* Stated exercise: Rewrite the listing below with every "heron's head" renamed to "egret's head", leaving everything else unchanged.

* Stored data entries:
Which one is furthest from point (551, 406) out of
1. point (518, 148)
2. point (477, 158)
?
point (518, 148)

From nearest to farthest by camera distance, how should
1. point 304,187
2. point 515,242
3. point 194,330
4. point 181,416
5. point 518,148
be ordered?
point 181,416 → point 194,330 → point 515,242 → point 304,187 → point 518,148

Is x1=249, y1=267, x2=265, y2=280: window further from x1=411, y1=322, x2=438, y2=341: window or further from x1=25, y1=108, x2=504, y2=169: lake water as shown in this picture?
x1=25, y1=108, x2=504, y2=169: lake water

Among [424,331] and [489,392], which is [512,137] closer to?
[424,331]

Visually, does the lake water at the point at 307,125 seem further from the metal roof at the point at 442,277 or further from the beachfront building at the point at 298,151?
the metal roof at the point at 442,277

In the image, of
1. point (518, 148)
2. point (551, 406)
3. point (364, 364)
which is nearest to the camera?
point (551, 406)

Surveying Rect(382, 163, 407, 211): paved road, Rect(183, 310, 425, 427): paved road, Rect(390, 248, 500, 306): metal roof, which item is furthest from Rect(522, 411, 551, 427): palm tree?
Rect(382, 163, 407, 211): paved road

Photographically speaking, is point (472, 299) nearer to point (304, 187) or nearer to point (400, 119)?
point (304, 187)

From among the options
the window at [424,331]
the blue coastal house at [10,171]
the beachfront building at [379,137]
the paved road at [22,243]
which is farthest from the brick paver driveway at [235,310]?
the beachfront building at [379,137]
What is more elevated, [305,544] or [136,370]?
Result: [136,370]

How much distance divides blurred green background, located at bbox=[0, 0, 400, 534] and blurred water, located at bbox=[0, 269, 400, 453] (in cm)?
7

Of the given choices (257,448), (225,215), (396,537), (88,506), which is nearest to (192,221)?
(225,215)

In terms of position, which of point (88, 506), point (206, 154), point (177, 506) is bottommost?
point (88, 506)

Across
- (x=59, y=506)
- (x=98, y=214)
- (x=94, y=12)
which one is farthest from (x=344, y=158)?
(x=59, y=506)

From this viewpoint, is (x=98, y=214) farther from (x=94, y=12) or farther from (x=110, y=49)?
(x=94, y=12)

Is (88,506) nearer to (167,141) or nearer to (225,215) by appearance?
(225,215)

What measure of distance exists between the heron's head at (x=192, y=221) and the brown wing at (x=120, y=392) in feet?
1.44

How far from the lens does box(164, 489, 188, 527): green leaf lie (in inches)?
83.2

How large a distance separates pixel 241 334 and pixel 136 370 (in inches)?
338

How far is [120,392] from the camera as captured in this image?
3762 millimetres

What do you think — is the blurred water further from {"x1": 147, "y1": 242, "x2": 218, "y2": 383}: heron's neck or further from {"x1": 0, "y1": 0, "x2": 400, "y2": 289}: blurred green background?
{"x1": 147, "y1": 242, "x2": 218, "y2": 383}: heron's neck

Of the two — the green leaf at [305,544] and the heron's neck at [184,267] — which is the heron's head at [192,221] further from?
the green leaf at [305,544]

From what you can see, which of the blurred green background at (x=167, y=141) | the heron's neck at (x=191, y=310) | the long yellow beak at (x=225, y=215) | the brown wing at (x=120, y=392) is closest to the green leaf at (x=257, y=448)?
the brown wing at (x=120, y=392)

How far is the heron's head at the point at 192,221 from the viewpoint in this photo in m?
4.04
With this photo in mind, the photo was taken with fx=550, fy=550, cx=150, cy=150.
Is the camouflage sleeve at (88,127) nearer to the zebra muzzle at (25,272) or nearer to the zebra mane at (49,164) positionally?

* Answer in full:
Which one is furthest from point (551, 406) out of
1. point (518, 148)
2. point (477, 158)
?
point (518, 148)

From nearest to farthest by camera distance, how should
1. point 304,187
2. point 515,242
3. point 194,330
4. point 181,416
5. point 518,148
be ordered?
point 181,416 → point 194,330 → point 515,242 → point 304,187 → point 518,148

Is x1=249, y1=267, x2=265, y2=280: window further from x1=411, y1=322, x2=438, y2=341: window or further from x1=25, y1=108, x2=504, y2=169: lake water as shown in this picture?
x1=25, y1=108, x2=504, y2=169: lake water

Among [424,331] and [489,392], which is [512,137] closer to?
[424,331]

Visually, does the lake water at the point at 307,125 seem further from the metal roof at the point at 442,277 or further from the beachfront building at the point at 298,151?
the metal roof at the point at 442,277

In the image, of
1. point (518, 148)
2. point (551, 406)
3. point (364, 364)
which is nearest to the camera?
point (551, 406)

Surveying Rect(382, 163, 407, 211): paved road, Rect(183, 310, 425, 427): paved road, Rect(390, 248, 500, 306): metal roof, which item is furthest from Rect(522, 411, 551, 427): palm tree?
Rect(382, 163, 407, 211): paved road

Photographically speaking, is point (472, 299) nearer to point (304, 187) or nearer to point (400, 119)?
point (304, 187)

From among the options
the window at [424,331]
the blue coastal house at [10,171]
the beachfront building at [379,137]
the paved road at [22,243]
which is farthest from the brick paver driveway at [235,310]?
the beachfront building at [379,137]
What is more elevated, [305,544] or [136,370]?
Result: [136,370]

How much distance divides blurred green background, located at bbox=[0, 0, 400, 534] and blurred water, located at bbox=[0, 269, 400, 453] (in cm)?
7

Of the given choices (257,448), (225,215), (396,537), (88,506), which is nearest to (192,221)?
(225,215)

In terms of position, which of point (88, 506), point (206, 154), point (177, 506) is bottommost?
point (88, 506)

Across
- (x=59, y=506)
- (x=98, y=214)
- (x=94, y=12)
which one is farthest from (x=344, y=158)?
(x=59, y=506)

From this viewpoint, is (x=98, y=214) farther from (x=94, y=12) or farther from (x=110, y=49)?
(x=94, y=12)

Is (88,506) nearer to (167,141) or nearer to (225,215) by appearance?
(225,215)

What measure of distance exists between the egret's head at (x=192, y=221) and the brown wing at (x=120, y=392) in feet?
1.44

How far from the lens does box(164, 489, 188, 527): green leaf lie (in inches)?
83.2

How large a distance separates pixel 241 334 and pixel 136 370 (in inches)?
338

How far is [120,392] from the camera as captured in this image?
3762 millimetres

What do you think — is the blurred water further from {"x1": 147, "y1": 242, "x2": 218, "y2": 383}: heron's neck or further from {"x1": 0, "y1": 0, "x2": 400, "y2": 289}: blurred green background?
{"x1": 147, "y1": 242, "x2": 218, "y2": 383}: heron's neck

Of the two — the green leaf at [305,544] and the heron's neck at [184,267] — which is the egret's head at [192,221] further from?
the green leaf at [305,544]

From what you can see, which of the blurred green background at (x=167, y=141) | the heron's neck at (x=191, y=310) | the long yellow beak at (x=225, y=215) | the brown wing at (x=120, y=392) is closest to the green leaf at (x=257, y=448)?
the brown wing at (x=120, y=392)

How far is the egret's head at the point at 192,221 from the viewpoint in this photo in m?
4.04
With this photo in mind, the photo was taken with fx=550, fy=550, cx=150, cy=150.
Is the camouflage sleeve at (88,127) nearer to the zebra muzzle at (25,272) or nearer to the zebra mane at (49,164) positionally?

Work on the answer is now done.